Considering yet another failure example, if the detection circuit 213 erroneously detects an error when the information under test does not include an error t-, the timing generation circuit 213
The data set signal is outputted twice from , but the same data and parity bit are stored in the data register 23 and the parity register 24 of i@1 both times.

Therefore, since the first and second pads are stored in this case as well, it is possible to detect a parity comparison error.

(Effects of the Invention) As described above, the present invention provides a first parity register that stores parity bits after error correction after the error correction circuit detects an error, and a first parity register that stores parity bits before error correction. ll- a second parity register for storing;
By comparing the contents of the first and second parity registers, even if a fault occurs in the error correction circuit, the fault Wt
- It has the effect of being able to be detected.

As a result, it is possible to prevent erroneous data from being transferred as if it were normal data. Just in case, the gold v to realize this effect! J
As is clear from the above explanation, the amount of addition required is very small due to the use of parity bits, and the information processing apparatus is inexpensive and highly reliable.

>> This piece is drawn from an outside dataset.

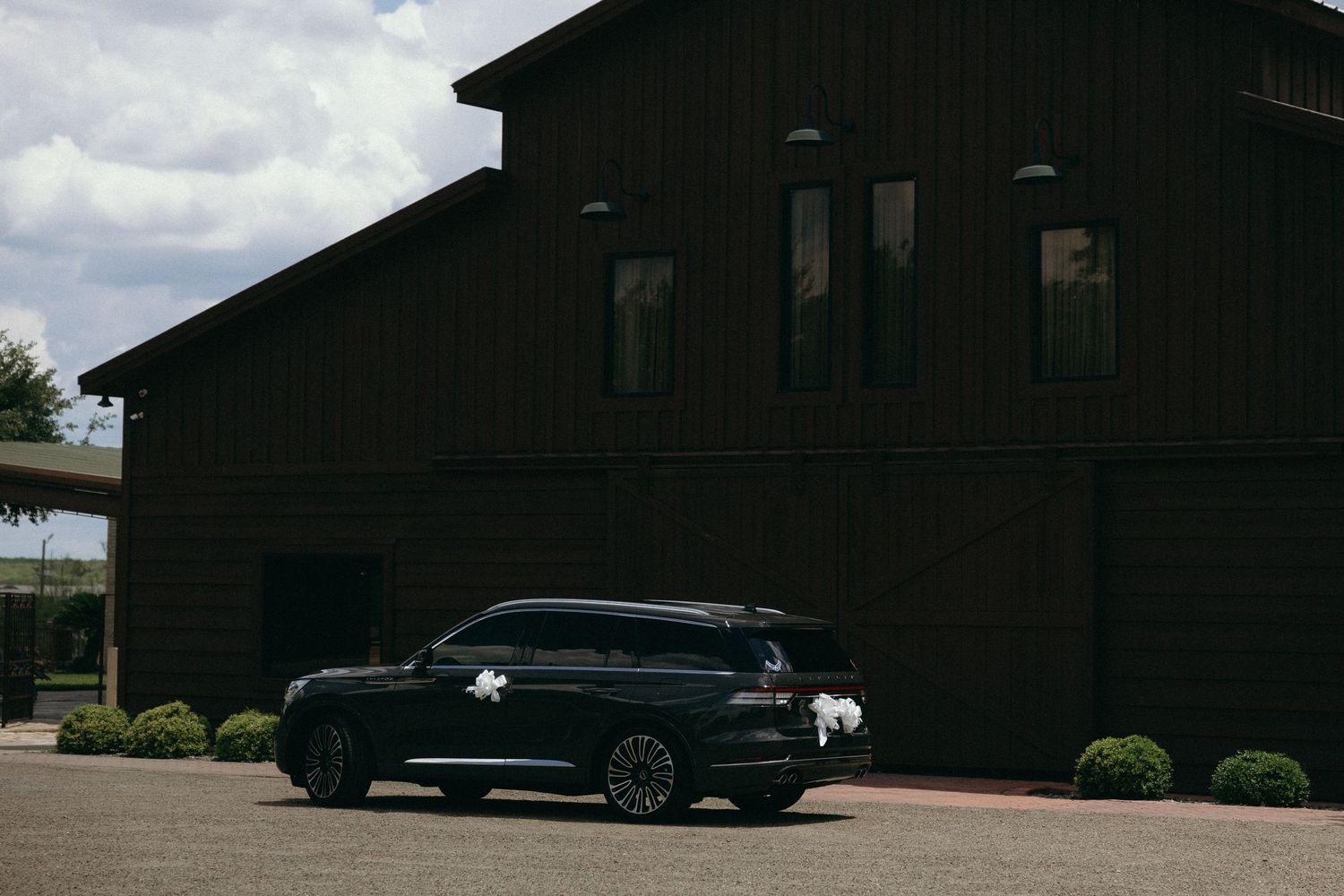 Dark exterior buildings with luxury vehicles parked outside under cloudy skies.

There is an effect that can be provided.

FIG. 1 is a block diagram of an information processing apparatus with an error correction circuit according to the present invention.

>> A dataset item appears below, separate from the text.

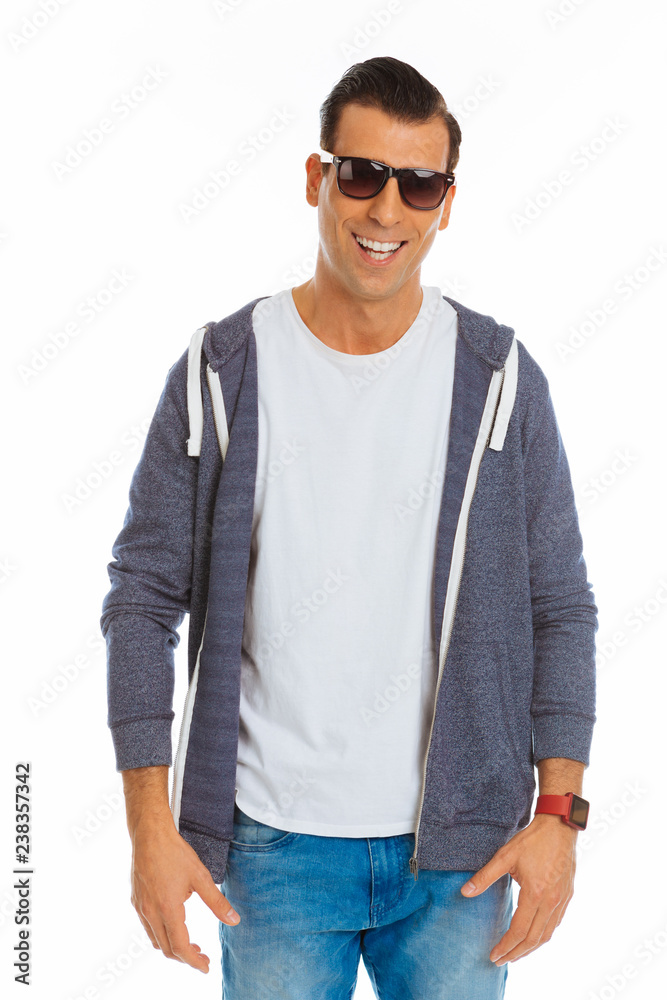 Joyful positive man being in a wonderful mood Joyful positive man being in a wonderful mood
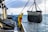 A worker in a yellow and red waterproof suit stands on a boat deck, operating machinery to hoist a large net filled with seaweed or marine debris from the ocean. The scene is set against a backdrop of a cloudy sky and calm sea.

FIG. 2 is a timing chart showing the operation of the tenth information processing device.

FIG. 3 is a block diagram of an information processing device equipped with an error correction circuit according to the prior art.

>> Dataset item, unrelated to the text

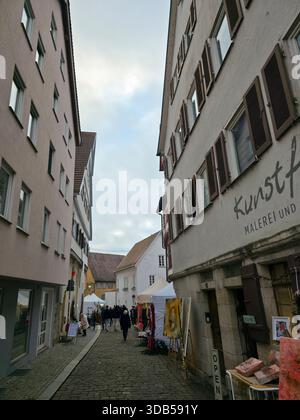 Nürningen, Deutschland, 13. Dezember 2025, beliebter weihnachtsmarkt in der Altstadt mit vielen Menschen, die die Adventszeit bei Tageslicht genießen Stockfoto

21...Error correction circuit 22.37...Timing generation circuit 23...Data register 24.25...Parity register 26...Parity check circuit 27...Parity ratio IIR circuit 211...Syndrome generation circuit 212.34...decoder 213.33...Detection circuit 214...Data correction circuit 215...Parity generation circuit 31...Check circuit 32...Syndrome register 35... Inversion circuit 36...timing selection circuit 38...Information register

Claims (1)

[Claims] A syndrome generation circuit for generating a syndrome by inputting information to be inspected consisting of data and check bits, a data correction signal for correcting error bits from the syndrome, and a parity correction signal for correcting parity bits generated from the data. a decoder for generating a signal, a detection circuit for checking the presence or absence of an error regarding the data in the information to be checked based on the syndrome, and data for inverting error bits by the data correction signal. a correction circuit, a parity generation circuit for inverting a parity bit by the parity correction signal, a data register for storing data from the data correction circuit, and a parity generation circuit for inverting the parity bit from the parity generation circuit. a first parity register for storing information, a parity check circuit for performing a parity check on information stored in the first parity register, and a parity check circuit for performing a parity check on information stored in the first parity register; a second parity register for storing bits; and a second parity register for storing bits;
and a parity comparison circuit for comparing the contents of a second parity register, a data set signal for setting the data register and the first and second parity registers, and a parity comparison timing for the parity comparison circuit. An information processing apparatus comprising: a timing generation circuit for outputting a signal according to an error detection result signal of the detection circuit.